Ready-Mix Screed or Site-Mixed Screed - the better option?

With screed failure becoming a widespread issue in the UK, contractors and builders are more cautious than ever when it comes to choosing their screed. Is ready-mixed screed – the screed batched and mixed in the factory and delivered to site – the safer option, or is it safer to rely on the expertise of a skilled screeder and allow the screed to be mixed as required, on site? The Screed Scientist examines.

Ready-mix Screeds

The Advantages:

  • Convenience: Ready mix screed can be a convenient option as the screed is batched and mixed in the factory following stringent quality procedures, and delivered to site on a tipper truck.
  • Quality Control: The screed mix is produced in compliance with European Standards BS EN13813, and subjected to a string of quality checks before it leaves the factory gate.

The Disadvantages:

  • Price: Ready-mix screeds are typically more expensive than site-mixed screeds.
  • Lack of flexibility: Ready-mix screeds come with retardants to prevent the screed mix from setting or hardening for a fixed number of hours. But any unexpected delays longer than that – en route or at the site – can render entire batches of screed unusable.

Errors in initial assessment of screed depth or material quantities can be more difficult to resolve, as it would mean unexpected requirement of additional loads of screed. It can be difficult to procure additional batches of screed on short notice and get it delivered to site in time.

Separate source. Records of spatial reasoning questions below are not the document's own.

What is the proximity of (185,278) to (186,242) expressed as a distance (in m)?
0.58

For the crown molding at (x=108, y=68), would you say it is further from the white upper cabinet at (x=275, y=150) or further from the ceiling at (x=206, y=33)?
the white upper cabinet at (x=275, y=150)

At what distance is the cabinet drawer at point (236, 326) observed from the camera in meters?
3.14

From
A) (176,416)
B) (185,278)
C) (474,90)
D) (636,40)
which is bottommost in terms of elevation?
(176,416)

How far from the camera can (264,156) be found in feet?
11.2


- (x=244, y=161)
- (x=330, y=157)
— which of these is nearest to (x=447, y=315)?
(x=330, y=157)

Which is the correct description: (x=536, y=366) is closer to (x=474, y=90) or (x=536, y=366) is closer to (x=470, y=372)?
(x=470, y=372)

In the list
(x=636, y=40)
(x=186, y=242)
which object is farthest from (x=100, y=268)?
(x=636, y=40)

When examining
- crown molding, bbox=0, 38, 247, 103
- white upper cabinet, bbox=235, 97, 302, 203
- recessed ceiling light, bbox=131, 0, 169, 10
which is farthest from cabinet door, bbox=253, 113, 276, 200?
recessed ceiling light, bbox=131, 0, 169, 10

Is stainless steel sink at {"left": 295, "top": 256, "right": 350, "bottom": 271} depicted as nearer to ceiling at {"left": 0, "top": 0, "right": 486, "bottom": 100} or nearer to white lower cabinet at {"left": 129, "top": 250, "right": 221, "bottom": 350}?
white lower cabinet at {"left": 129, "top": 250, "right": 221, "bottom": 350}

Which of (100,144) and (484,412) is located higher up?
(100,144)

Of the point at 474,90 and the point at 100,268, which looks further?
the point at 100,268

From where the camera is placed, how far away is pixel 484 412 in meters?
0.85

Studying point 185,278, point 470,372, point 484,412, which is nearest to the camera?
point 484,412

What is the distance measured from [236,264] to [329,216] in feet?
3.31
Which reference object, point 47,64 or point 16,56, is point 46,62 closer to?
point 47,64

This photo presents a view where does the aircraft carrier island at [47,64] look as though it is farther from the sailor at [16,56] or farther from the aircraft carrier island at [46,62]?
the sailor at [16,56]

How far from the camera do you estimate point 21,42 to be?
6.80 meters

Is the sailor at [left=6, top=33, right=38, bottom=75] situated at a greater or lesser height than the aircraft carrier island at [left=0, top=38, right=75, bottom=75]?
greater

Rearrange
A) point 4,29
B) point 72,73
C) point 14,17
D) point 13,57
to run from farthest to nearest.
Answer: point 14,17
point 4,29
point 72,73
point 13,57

  • Wastage: Higher amount of wastage and landfill compared to site-mixed screeds.
  • Workmanship: Ready-mix screeds are not always laid by specialist screeders. Due to the premium cost and limited flexibility in accommodating plan changes, specialist screeders mostly prefer to use site-mixing over ready-mixed screeds. Ready-mixed screeds are usually installed by ready-mix plant operatives who do not often have the same high levels of training or specialist mixing machinery as specialist screeders. The involvement of the screeder in the design and planning phases are crucial to achieve the expected quality standards for the installed screed.

Site-Mixed Screeds

The Advantages:

  • Flexibility: Screeds are mixed directly at the site, as per requirement.  This allows more room to accommodate plan changes, without causing significant changes in budget. It also allows the use of screed accelerators and additives as required. Mixing the screed on site as per requirementminimizes wastage and landfill, and also helps to cut down the carbon footprint.
  • Pricing: The pricing is more competitive compare to ready-mixed screeds, as it does not include the premium for mixing at the factory and delivering to site. As site mixing allows more flexibility to accommodate plan changes, the control over unexpected expenses is higher.
  • Skilled workmanship: Site mixing is mostly preferred over ready-mixed screeds by specialist contractors due to higher flexibility and better control over expenses. Using force action mixers or screed pumps can help to produce the same quality screed mix as that produced in a factory, provided stringent quality control measures are followed at the site.

The Disadvantages:

Quality assessment of the screed mix: The current European Standards do not cover all site-mixed screeds, as the accuracy in batching and mixing and can vary for site-mixed screeds, depending on the skill and expertise of the screeder.

Controlling the quality of the screed: Quality management is totally reliant on the screeder or screeding contractor.

The Screed Scientist Verdict:

Both ready-mix and site-mixed screeds have their own host of positives and negatives. Ready-mixed screeds are priced at a premium. But they can provide value if the screeding is carried out by professional, skilled screeders who are involved in the planning process right from the design stage.

For site mixed screeds, the major advantages are lesser costs, greater flexibility and minimal wastage. But the quality relies mostly on the expertise of the screeding contractor, as the chances of manual error are higher for site mixed screed. However, if the screed mixing is undertaken by skilled screeders, it is possible to produce the same quality screed-mix on site, as ready-mix – but with the added advantages of cheaper costs, lesser wastage and better expertise in the installation of the screed.

Whichever the choice, the crucial factor in determining the final success of the screed is – choosing the right hands for the job!